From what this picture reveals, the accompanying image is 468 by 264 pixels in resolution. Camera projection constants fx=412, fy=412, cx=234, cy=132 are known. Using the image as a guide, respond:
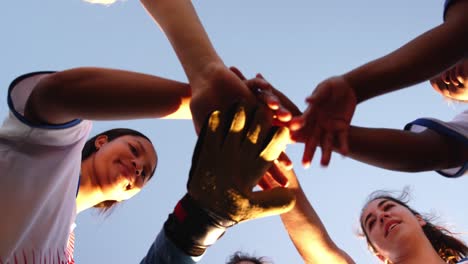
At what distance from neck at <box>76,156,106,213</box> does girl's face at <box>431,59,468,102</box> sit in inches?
47.2

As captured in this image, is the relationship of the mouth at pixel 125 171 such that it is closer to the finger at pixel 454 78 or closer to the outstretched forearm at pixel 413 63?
the outstretched forearm at pixel 413 63

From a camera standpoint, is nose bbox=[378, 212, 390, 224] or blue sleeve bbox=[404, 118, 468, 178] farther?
nose bbox=[378, 212, 390, 224]

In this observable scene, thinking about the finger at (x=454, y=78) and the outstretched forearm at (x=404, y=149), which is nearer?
the outstretched forearm at (x=404, y=149)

TO DO.
Pull the data above out word for word, leaving out the picture.

RESPONSE TO THE TASK.
From what this picture reveals, the accompanying image is 468 by 264 pixels in resolution. Camera projection constants fx=412, fy=412, cx=234, cy=132 are known. Using the image as a guide, respond:
At what distance from neck at <box>76,156,106,213</box> does girl's face at <box>431,59,468,102</box> sit in inches?
47.2

As captured in this image, is the relationship of the mouth at pixel 125 171 such that it is closer to the finger at pixel 454 78 or closer to the outstretched forearm at pixel 413 63?
the outstretched forearm at pixel 413 63

From a camera standpoint, is nose bbox=[378, 212, 390, 224] or blue sleeve bbox=[404, 118, 468, 178] farther?
nose bbox=[378, 212, 390, 224]

In this observable scene, thinking about the finger at (x=454, y=78) and the outstretched forearm at (x=404, y=149), which is nearer?
the outstretched forearm at (x=404, y=149)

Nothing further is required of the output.